Extract content from HTML '<http.client.HTTPResponse object at 0x114bd26a0>' ...
Timeout Error!
Extract content from HTML '<http.client.HTTPResponse object at 0x11dd436a0>' ...
Timeout Error!

Can you reproduce the error?

saraswat commented 1 year ago

Well, now its been gone over two minutes, seems to be stuck!

question: What is the GLOBEX Code for Crude Oil Futures on the Chicago Mercantile Exchange?
https://serpapi.com/search
answer: CME WTI Crude Oil Futures
Source:
https://www.schwab.com/futures/crude-oil
https://www.theice.com/products/213/WTI-Crude-Futures
question: Some characters could not be decoded, and were replaced with REPLACEMENT CHARACTER.
saraswat commented 1 year ago

Five minutes now, definitely stuck.

So two errors: the traceback above which appears to indicate some check is not being made for the size of the prompt before the query is sent in.

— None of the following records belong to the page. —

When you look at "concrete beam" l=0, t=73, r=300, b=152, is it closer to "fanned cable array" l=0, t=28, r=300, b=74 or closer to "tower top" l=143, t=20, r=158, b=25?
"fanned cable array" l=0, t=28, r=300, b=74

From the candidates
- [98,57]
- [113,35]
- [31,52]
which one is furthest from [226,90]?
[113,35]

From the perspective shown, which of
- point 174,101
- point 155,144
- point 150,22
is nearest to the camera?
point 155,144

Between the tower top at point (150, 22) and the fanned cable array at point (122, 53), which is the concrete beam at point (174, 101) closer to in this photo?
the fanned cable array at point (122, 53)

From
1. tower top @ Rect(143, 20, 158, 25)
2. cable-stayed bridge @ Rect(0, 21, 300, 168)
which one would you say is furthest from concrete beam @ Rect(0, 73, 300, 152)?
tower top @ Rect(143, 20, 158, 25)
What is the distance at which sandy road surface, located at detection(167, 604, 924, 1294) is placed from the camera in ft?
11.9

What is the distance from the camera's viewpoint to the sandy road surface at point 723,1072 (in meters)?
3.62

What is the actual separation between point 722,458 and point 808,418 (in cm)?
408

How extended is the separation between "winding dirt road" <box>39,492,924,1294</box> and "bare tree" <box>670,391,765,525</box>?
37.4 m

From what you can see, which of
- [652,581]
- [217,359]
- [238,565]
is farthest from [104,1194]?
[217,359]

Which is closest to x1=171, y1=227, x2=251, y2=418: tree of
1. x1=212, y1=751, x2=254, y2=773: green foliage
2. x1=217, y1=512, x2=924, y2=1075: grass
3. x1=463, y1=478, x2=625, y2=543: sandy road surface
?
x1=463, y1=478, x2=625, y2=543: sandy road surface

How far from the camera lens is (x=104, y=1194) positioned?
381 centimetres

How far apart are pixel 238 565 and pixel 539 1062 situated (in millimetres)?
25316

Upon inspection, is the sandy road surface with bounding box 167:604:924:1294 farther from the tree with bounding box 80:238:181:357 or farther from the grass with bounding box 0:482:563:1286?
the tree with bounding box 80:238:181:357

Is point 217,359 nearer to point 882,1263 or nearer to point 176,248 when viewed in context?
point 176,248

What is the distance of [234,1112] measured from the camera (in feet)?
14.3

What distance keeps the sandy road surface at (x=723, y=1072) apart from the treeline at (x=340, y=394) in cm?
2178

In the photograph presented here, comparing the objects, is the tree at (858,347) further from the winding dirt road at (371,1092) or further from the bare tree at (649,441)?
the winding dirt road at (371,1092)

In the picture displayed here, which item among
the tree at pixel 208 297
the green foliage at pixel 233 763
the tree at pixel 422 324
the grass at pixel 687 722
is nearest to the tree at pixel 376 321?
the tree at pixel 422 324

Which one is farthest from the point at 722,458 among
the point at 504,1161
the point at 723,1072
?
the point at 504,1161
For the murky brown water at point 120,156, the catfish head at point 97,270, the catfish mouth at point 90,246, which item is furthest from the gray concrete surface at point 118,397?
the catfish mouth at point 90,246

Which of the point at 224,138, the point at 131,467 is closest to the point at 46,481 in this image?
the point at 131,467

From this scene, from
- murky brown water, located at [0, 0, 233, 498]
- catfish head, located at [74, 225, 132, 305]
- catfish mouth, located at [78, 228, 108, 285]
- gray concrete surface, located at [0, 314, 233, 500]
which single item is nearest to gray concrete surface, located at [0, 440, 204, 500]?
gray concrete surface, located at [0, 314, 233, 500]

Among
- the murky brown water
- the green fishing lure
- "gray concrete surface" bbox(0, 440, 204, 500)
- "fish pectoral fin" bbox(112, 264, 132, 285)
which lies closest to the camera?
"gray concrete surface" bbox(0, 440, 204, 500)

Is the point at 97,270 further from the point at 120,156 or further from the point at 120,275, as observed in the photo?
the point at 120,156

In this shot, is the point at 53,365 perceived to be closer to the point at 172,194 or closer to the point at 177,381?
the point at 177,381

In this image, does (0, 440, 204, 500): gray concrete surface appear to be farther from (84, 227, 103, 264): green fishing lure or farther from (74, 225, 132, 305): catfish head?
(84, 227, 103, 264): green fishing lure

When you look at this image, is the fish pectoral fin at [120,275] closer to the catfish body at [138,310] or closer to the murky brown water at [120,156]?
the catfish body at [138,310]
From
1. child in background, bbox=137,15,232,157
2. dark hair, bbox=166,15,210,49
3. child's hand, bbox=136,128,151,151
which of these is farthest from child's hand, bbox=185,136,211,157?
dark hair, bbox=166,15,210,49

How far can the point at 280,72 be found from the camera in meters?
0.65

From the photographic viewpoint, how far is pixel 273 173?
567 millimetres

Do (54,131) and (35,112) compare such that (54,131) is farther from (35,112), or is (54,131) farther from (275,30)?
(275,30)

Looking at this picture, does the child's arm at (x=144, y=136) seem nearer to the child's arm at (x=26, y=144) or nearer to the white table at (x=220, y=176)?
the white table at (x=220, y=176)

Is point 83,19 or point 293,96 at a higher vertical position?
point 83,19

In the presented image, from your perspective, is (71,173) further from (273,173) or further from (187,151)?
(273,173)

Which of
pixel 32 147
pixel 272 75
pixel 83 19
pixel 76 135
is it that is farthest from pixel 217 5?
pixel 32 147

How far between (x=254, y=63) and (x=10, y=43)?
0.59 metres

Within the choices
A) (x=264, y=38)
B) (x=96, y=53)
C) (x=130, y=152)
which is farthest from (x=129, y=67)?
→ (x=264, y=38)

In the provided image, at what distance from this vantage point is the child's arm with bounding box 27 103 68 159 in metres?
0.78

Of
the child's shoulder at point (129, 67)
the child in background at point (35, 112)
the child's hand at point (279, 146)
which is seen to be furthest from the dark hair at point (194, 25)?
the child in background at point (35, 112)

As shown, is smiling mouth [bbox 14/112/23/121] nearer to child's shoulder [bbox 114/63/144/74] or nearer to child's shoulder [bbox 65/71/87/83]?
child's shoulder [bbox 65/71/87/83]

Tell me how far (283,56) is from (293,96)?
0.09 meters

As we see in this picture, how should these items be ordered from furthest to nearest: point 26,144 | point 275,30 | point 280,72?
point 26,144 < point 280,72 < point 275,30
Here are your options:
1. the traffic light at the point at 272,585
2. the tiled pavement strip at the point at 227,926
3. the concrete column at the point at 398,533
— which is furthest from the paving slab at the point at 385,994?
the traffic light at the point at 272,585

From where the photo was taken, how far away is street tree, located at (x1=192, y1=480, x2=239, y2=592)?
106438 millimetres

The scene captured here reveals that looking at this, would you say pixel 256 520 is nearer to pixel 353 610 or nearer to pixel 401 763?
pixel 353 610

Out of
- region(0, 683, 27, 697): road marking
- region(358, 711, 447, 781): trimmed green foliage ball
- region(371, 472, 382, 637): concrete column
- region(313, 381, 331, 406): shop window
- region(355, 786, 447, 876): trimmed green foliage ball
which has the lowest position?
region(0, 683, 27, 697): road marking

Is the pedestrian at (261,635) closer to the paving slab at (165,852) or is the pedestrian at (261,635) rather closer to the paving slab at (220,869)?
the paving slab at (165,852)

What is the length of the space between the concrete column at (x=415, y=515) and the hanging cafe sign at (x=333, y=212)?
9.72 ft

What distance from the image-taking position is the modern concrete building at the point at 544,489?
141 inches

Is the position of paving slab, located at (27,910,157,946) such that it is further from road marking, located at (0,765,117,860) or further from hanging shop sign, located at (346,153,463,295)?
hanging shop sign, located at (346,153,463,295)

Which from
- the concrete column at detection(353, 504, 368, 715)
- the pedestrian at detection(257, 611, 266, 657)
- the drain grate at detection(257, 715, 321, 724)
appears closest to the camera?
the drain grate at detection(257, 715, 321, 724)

And some deadlock / infinite loop.

saraswat commented 1 year ago

I see -- the "stuck" problem is simply an artifact of some kind of buffering bug -- the output of the program "Some characters could not be decoded, and were replaced with REPLACEMENT CHARACTER." appears on the command line after the input prompt (question:) leading me to believe that it is still working.

FWIW, I am running this under emacs and not a shell command line.